Dr. McMahon and Dr. Leapman single out the term IDLE for criticism. “It is especially notable, then, that IDLE nomenclature did not meaningfully affect disease-related anxiety or preference for active surveillance relative to Gleason 6, end points that they have been explicitly designed to improve,” they wrote. “Despite not containing cancer, the term IDLE is laden with medical jargon, which may reduce comprehension and heighten uncertainty.”

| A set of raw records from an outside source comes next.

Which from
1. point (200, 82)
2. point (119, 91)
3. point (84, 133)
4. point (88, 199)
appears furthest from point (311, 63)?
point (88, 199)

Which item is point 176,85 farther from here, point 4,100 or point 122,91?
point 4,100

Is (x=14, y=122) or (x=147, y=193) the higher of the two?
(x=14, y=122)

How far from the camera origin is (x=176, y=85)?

Dr. Amin, who has served on several ISUP nomenclature panels, says that it has become increasingly clear that improvements in nomenclature can facilitate communication between clinicians and patients and help to guide adherence to evidence-based care. He notes that medical organizations periodically convene multidisciplinary teams of experts to review and update disease nomenclature. “[This effort yields] new nomenclature for unique clinico-pathologic entities recently recognized as distinct from other categories (for example, intraductal carcinoma of prostate, succinate dehydrogenase-deficient renal cell carcinoma, and micropapillary urothelial carcinoma), and has also revised the names of established entities based on updated prognostic data (for example, renaming most papillary transitional cell carcinomas, grade 1 of the bladder as ‘papillary neoplasm of low malignant potential’) to avoid the label of ‘carcinoma’ and more clearly denote that they have no potential to cause significant morbidity or mortality.”
Dr. Kundu says that it might require a little extra effort for some clinicians to change to the newer terminology and that they instead stick to using GSs because that is what they were taught. To improve patient comfort levels and understanding in weighing treatment options, however, he says that clinicians should make the switch if they have not done so already.